2. Preparation of Standard Gradient Working Solution: Add 1 mL of universal diluent to the lyophilized standard, let it stand for 15 minutes until completely dissolved, then mix gently (concentration: 100 ng/mL). Perform serial dilutions to prepare working solutions of the following concentrations: 100 ng/mL, 50 ng/mL, 25 ng/mL, 12.5 ng/mL, 6.25 ng/mL, 3.12 ng/mL, 1.56 ng/mL, and 0 ng/mL.
Serial Dilution Method: Take 7 EP tubes, add 500 μL of universal diluent to each tube. Pipette 500 μL of the 100 ng/mL standard working solution into the first EP tube and mix well to obtain a 50 ng/mL standard working solution. Repeat this pipetting and mixing step for the subsequent tubes in sequence. The last tube is directly used as the blank well, and no liquid needs to be aspirated from the penultimate tube, as shown in the figure below.

3. Preparation of Biotin‑Antibody Working Solution: Centrifuge the 100× concentrated Biotin‑Antibody at 1000×g for 1 minute 15 minutes before use. Dilute the 100× concentrated Biotin‑Antibody to 1× working concentration with universal diluent (e.g., 10 μL concentrated solution + 990 μL universal diluent). Prepare freshly before use.
4. Preparation of enzyme conjugate working solution: Centrifuge the 100× concentrated enzyme conjugate at 1000 × g for 1 minute 15 minutes before use. Dilute the 100× concentrate to 1× working concentration with general diluent (e.g., 10 μL concentrate + 990 μL diluent). Prepare freshly before use.
5. Preparation of 1× washing solution: Add 10 mL of 20× washing solution to 190 mL distilled water (Crystals may form in the concentrated washing solution stored in the refrigerator; this is normal. Allow to reach room temperature and dissolve completely before preparation).
Procedure
1. Remove the required strips from the aluminum foil bag that has been equilibrated at room temperature for 10 minutes. Seal the remaining strips in a self-sealing bag and return them to 4°C.

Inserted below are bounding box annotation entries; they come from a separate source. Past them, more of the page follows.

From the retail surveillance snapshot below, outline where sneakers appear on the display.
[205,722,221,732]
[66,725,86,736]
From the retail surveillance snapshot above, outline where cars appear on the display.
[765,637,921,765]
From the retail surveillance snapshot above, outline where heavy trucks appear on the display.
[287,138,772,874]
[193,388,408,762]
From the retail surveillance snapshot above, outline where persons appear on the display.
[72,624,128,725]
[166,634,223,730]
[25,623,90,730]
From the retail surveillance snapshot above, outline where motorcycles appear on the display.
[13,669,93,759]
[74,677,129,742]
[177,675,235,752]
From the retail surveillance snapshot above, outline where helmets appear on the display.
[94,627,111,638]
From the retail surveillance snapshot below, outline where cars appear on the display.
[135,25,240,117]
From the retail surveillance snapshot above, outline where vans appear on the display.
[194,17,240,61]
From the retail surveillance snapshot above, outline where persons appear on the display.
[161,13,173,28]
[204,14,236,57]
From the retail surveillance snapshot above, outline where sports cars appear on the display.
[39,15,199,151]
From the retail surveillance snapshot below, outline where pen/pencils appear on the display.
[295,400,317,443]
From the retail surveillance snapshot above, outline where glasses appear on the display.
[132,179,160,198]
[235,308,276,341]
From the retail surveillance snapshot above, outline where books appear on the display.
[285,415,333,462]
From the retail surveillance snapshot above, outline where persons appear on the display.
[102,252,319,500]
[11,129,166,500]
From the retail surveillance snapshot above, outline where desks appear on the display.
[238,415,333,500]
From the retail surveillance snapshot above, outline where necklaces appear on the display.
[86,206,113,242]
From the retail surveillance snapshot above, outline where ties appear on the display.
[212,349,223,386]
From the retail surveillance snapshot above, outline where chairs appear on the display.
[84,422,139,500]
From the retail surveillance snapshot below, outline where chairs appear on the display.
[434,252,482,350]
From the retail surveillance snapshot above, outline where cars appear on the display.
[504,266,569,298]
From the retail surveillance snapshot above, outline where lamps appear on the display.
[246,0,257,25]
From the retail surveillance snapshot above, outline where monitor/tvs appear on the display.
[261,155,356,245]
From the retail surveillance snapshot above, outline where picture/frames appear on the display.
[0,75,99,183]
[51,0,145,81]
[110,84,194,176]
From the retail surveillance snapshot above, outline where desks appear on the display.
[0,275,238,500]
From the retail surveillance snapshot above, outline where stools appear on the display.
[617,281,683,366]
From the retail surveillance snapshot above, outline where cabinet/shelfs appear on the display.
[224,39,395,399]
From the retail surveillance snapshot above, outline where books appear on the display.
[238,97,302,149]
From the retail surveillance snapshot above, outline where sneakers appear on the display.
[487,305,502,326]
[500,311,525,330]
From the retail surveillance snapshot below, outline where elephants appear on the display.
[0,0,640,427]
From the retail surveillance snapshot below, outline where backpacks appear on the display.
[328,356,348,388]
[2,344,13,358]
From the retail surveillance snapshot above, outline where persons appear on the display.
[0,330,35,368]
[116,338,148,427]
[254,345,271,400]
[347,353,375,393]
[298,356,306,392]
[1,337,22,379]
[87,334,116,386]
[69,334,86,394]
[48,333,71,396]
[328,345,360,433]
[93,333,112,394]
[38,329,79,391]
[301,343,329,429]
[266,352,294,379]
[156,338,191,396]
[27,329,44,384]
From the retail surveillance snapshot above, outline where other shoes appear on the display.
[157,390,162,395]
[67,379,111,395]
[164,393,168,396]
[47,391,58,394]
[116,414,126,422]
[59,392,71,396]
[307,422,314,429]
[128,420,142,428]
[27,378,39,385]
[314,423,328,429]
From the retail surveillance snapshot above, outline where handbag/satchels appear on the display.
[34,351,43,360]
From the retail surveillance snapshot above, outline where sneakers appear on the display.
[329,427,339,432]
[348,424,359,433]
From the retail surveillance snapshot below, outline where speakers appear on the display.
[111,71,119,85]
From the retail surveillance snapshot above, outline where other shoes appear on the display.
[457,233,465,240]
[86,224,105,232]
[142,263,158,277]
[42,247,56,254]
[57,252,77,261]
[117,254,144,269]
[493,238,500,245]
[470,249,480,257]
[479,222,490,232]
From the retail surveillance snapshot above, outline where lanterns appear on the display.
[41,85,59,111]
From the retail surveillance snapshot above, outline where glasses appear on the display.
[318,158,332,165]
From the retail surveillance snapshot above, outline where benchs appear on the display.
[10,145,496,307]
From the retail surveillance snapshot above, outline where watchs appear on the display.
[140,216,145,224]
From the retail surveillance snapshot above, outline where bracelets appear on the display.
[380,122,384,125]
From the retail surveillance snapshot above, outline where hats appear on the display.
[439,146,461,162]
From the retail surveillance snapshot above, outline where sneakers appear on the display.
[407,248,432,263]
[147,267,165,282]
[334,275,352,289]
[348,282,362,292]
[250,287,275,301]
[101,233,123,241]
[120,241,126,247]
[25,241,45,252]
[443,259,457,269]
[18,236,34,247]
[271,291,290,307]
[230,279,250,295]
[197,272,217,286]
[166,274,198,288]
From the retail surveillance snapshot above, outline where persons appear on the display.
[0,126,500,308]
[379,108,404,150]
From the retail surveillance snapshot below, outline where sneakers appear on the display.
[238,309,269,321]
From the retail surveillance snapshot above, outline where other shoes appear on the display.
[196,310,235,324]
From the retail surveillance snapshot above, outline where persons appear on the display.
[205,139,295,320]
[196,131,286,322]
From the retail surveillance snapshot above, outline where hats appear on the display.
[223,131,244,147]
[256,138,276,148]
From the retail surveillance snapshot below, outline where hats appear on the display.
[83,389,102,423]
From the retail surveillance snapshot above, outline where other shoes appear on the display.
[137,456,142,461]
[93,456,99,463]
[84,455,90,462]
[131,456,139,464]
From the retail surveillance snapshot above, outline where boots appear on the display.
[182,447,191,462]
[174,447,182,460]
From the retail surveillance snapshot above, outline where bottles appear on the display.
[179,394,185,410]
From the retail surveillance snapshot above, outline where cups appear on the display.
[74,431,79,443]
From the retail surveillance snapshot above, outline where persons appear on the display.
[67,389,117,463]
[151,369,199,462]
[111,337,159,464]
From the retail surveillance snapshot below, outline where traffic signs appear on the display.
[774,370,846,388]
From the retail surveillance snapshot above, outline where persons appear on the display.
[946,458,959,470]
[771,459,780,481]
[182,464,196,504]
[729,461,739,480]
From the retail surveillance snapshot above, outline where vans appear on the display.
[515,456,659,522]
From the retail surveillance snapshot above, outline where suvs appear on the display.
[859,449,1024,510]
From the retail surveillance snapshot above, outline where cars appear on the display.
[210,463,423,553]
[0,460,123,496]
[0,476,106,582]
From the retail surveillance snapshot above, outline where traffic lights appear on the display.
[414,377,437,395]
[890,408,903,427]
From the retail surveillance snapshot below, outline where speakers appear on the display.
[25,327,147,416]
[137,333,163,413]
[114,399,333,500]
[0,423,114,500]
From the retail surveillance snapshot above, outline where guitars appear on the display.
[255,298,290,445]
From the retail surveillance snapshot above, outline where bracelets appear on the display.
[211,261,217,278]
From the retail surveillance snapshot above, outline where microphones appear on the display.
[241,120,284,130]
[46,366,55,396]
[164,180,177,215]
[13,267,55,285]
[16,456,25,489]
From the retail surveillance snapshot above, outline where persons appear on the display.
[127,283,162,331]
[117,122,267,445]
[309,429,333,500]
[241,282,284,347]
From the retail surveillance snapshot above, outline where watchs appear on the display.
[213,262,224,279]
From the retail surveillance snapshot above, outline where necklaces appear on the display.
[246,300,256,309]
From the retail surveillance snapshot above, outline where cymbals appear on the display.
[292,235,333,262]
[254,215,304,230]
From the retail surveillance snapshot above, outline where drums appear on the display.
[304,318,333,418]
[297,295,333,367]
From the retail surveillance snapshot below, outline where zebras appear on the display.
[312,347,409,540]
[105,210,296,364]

2. Sample addition: Add 100 μL of samples or standards of different concentrations to the corresponding wells, respectively. Add 100 μL of universal diluent to the blank well. Cover with a plate sealer and incubate at 37°C for 60 minutes. (Recommendation: Dilute the test samples at least 1-fold with universal diluent before adding to the microplate to reduce the influence of matrix effect on the test results. Multiply by the corresponding dilution factor when calculating the sample concentration. Duplicate wells are recommended for all test samples and standards in the assay.)
3. Add Biotin-antibody: Remove the microplate, discard the liquid, and do not wash. Directly add 100 μL of biotinylated detection antibody working solution to each well. Cover with a plate sealer and incubate at 37°C for 60 minutes.
4. Plate washing: Discard the liquid, add 300 μL of 1× washing buffer to each well, let stand for 1 minute, discard the washing buffer, and pat dry on absorbent paper. Repeat the washing 3 times (a plate washer can also be used).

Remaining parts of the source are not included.